▶ _Document text_:
━━━━━━━━
Ojibwe graveyard

Create: 12/01/2015 - 19:25

My brother Jack had passed away before I made it back to my people. I was 24 and all I learned about my brother was what I learned through my family’s stories and recollections.
That’s not a great way to enter what should be one of the most profound of human relationships. But I was hungry for any connection at all and I took what I could get. I’d never really had a brother and the idea of never having met him hurt a lot.
I found out where he’d been laid to rest. Jack had been my protector when I was a baby. This is one of the things I found out first. One day at the end of a long funk, when I was feeling very lonely, unsettled and afraid, I drove out to the cemetery to pay my respects, maybe say a few words to the wind and cry.
The cemetery was hard to find. There was no sign to mark it, and the graves were all unmarked and hard to see for the tall, brown unkempt grass blowing in the wind. That struck me as odd, just as the fact that the edges of that graveyard were marked by barbed wire stuck on posts that were broken and rotting. The grass was uncut and there were no flowers to be seen. It looked like a lonely, sad place to rest.
━━━━━━━━
▶ _Data segment_:

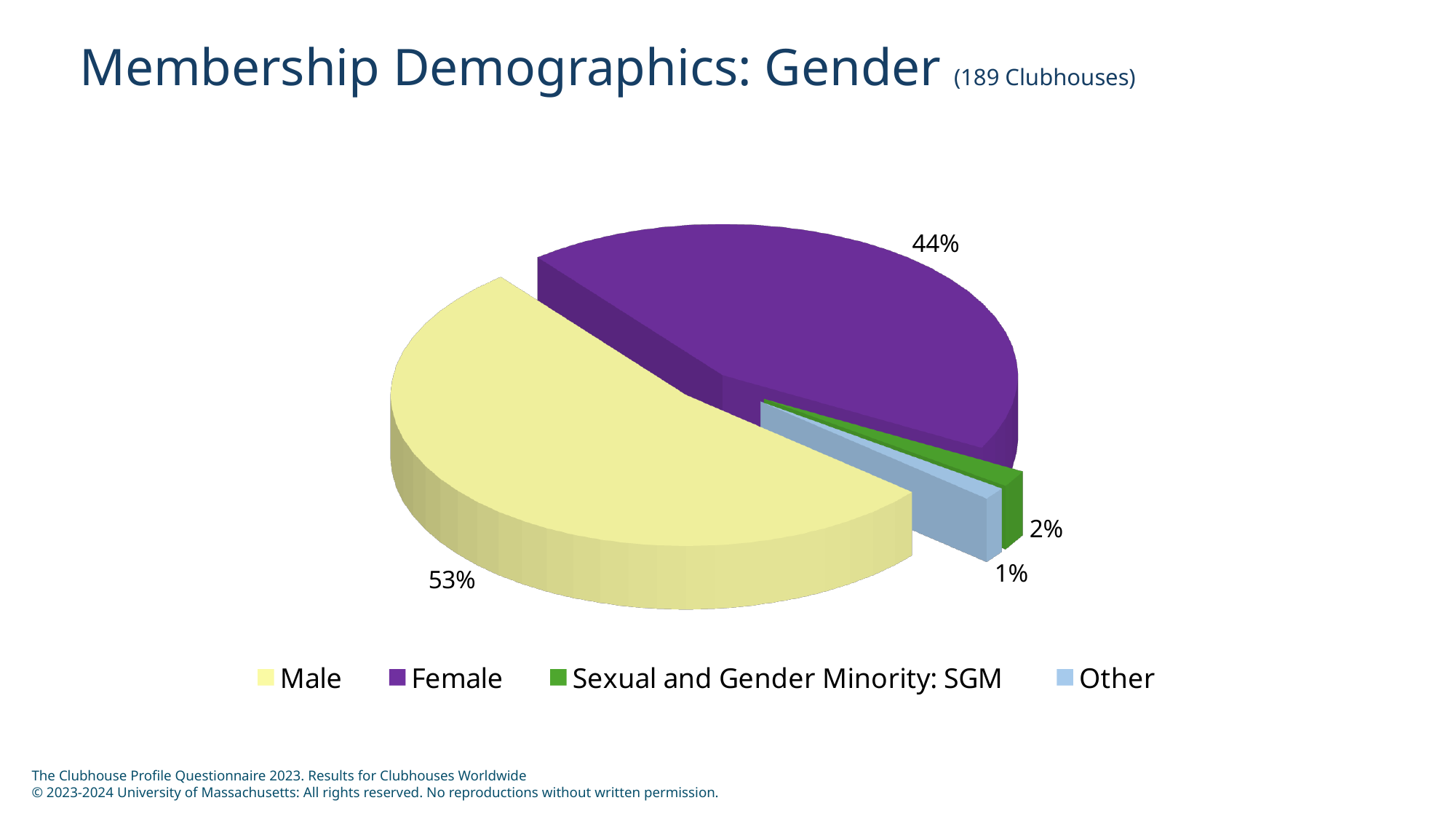
Which category has the largest share of the pie? Male How many categories does the pie chart show? 4 Which is larger, the Female share or the Male share? Male What is the difference in percentage points between Male and Female? 9 What kind of chart is shown on the slide? pie chart Which category has the smallest share of the pie? Other What percentage of membership is Male? 53% What percentage of membership is Female? 44% How many clubhouses does the chart title say the data covers? 189 What percentage of membership is Other? 1% What colour is the Female slice? purple What percentage of membership is Sexual and Gender Minority: SGM? 2%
━━━━━━━━
▶ _Your task_: Translate this sentence from the Ojibwe graveyard text into Spanish: "The grass was uncut and there were no flowers to be seen."

▶ _Answer to the exercise_: La hierba no estaba cortada y no se veía ni una flor.